Virtuose de l’expression, laideur intelligente ou sympathique, bonté ou naïveté, laideur grotesque ou inquiétante, cocasse ou stupide, malicieuse ou cruelle, il était capable de tout. Grâce au «parlant », on découvrit que l'élocution et le timbre de sa voix étaient aussi originaux que son physique et son jeu.
Ses premières apparitions n’avaient guère retenu l’attention jusqu’à, notamment, Boudu sauvé des eaux (1932) où, clochard arraché à la noyade passant son temps à semer le trouble dans la famille convenable qui l’a recueilli, il crevait l’écran. Tout comme le père Jules dans l’Atalante (1934).
Mais en dehors de ces chefs-d’œuvre, et de quelques uns à venir, il faut bien admettre qu’il tourna aussi des navets qu’il sauva par sa seule présence. Remarqué par Marcel Carné, qui lui confia deux grands rôles dans Drôle de drame (1937) et Quai des brumes (1938), on n’oubliera pas pour autant ses prestations dans Les Disparus de Saint-Agil (1938), La Poison (1951) sous la dilection de Sacha Guitry, son humanité dans le rôle d’un grognard dans Austerlitz (1960) d’Abel Gance, Le vieil homme et l’enfant (1966) de Claude Berri, etc. Il travailla avec les plus grands metteurs en scène français, et tous ont dit leur admiration pour son génie.
Extravagant dans sa vie privée, fabuleux érotomane, méprisant les artistes se disant engagés, pleurant parfois misère alors qu’il était riche, il vécut longtemps à Noisy-le-Grand au milieu de ses animaux (singes, oiseaux, chats, chiens).
Jean Cocteau disait de lui : « Je ne sache pas qu’aucune gloire contemporaine du film puisse vous donner cette somme de réalisme et de songe. Comment fait-il ? Car cet artiste qui pose des énigmes est une énigme lui-même, et j’estime que sa grandeur vient de ce que ni lui ni aucun autre ne peut la résoudre ».
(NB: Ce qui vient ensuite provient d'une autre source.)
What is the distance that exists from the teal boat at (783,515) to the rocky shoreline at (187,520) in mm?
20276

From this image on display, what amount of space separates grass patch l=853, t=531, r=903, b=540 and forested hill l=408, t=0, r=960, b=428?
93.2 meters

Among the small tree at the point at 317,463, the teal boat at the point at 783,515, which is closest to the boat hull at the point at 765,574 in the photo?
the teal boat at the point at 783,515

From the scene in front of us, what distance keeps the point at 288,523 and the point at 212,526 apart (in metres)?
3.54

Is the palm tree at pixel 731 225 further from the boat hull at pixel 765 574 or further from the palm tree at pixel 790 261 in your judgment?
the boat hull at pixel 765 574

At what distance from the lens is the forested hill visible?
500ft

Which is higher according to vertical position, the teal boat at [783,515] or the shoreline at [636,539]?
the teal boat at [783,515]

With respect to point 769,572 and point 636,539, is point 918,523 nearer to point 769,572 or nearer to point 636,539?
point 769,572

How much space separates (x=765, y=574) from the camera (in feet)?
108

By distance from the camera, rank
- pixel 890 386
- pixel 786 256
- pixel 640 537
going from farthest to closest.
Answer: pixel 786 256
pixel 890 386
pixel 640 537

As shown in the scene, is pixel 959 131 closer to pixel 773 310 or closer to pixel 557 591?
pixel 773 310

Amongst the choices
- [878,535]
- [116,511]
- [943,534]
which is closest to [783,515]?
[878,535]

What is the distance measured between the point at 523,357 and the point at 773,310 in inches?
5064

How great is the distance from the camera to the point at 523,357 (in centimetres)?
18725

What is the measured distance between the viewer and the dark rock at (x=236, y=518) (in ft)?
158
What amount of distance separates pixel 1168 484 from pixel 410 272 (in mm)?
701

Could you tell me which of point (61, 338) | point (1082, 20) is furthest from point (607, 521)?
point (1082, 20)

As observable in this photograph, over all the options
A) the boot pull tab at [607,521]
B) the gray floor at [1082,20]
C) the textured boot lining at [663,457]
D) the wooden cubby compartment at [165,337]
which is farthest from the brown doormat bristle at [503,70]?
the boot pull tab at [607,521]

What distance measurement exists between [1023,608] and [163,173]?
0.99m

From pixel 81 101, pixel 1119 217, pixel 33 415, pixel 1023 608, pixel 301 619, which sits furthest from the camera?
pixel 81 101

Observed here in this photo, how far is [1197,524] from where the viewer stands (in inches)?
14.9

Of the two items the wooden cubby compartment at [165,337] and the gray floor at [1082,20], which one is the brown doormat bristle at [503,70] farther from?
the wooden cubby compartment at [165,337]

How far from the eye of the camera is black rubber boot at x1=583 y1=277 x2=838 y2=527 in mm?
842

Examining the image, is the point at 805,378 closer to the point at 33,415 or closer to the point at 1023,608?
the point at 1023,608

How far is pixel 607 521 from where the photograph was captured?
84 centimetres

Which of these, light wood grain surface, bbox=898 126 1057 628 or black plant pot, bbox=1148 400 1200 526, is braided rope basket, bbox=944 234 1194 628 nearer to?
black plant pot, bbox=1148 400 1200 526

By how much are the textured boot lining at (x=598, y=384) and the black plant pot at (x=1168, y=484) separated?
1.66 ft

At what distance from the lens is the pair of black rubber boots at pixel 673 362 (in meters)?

Par principe, je n’alimente jamais les articles d’anecdotes personnelles, mais c'est le jour de l'entorse. Jeune étudiante, peut-être un ou deux ans avant sa mort, il était assis là, sur un banc, vêtu d’improbables défroques, la mine négligée. Sans doute amusé par mon air aussi godiche que fasciné en le reconnaissant, il m’a invitée à m’asseoir. Je garde précieusement le souvenir ému de ces quelques minutes en sa compagnie que j'abandonnais après avoir plaqué une grosse bise sur chaque joue de cet immense personnage qui, avec beaucoup de simplicité et de gentillesse, venait d’offrir un peu de son temps à une gamine médusée. Il avait le sourire, et moi donc...
Selon ses dernières volontés, Michel Simon fut inhumé auprès de ses parents au cimetière du Grand-Lancy à Genève, sa ville natale.
Sur le frontispice du monument ornant la tombe familiale, cette locution latine : Non omnis moriar (Je ne mourrai pas entièrement).